*Exercise objective:*
Return the stretch of the records from the line containing "Of the group" through the line containing "which one is furthest from the tree shadow?", both included, reproducing each line verbatim.
━━━━
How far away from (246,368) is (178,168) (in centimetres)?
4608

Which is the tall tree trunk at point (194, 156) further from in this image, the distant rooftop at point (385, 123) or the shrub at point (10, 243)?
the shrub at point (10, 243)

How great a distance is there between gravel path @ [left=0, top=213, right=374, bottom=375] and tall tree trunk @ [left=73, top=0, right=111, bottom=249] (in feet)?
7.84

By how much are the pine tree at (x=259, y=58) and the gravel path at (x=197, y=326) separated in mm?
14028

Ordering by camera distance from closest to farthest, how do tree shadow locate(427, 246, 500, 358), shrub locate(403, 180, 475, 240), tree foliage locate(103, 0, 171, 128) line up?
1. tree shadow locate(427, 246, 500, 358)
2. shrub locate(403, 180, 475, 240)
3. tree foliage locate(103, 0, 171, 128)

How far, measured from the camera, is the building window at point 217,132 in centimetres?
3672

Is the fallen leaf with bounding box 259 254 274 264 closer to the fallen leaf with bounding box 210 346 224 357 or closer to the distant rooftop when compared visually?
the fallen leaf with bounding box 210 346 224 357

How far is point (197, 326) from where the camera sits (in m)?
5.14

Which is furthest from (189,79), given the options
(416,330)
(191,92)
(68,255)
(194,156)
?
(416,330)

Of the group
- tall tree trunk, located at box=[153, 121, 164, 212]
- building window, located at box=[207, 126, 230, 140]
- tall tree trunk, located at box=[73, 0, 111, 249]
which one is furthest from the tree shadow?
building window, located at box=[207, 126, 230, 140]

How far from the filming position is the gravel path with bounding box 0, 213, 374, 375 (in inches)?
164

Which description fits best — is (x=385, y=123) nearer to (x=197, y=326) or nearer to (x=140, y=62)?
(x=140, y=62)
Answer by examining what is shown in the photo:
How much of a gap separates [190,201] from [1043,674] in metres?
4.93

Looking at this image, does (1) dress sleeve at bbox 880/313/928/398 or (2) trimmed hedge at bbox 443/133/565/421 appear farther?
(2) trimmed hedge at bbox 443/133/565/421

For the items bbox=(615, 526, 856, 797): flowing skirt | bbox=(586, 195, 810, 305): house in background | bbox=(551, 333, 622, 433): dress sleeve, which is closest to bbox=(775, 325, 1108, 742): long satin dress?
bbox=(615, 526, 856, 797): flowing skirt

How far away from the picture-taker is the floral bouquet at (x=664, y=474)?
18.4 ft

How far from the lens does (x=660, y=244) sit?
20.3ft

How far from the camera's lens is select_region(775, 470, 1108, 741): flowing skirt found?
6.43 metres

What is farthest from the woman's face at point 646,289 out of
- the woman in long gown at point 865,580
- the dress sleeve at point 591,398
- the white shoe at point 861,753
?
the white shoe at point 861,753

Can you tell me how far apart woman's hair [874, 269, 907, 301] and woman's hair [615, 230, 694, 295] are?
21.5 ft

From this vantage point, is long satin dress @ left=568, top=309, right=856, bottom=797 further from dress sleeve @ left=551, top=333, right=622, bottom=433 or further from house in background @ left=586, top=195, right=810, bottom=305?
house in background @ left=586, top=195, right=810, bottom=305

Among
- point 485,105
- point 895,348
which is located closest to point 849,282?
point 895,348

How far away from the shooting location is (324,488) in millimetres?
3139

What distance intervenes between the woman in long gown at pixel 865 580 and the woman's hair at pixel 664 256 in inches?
━━━━
*Response to the exercise:*
Of the group
- tall tree trunk, located at box=[153, 121, 164, 212]
- building window, located at box=[207, 126, 230, 140]
- tall tree trunk, located at box=[73, 0, 111, 249]
which one is furthest from the tree shadow?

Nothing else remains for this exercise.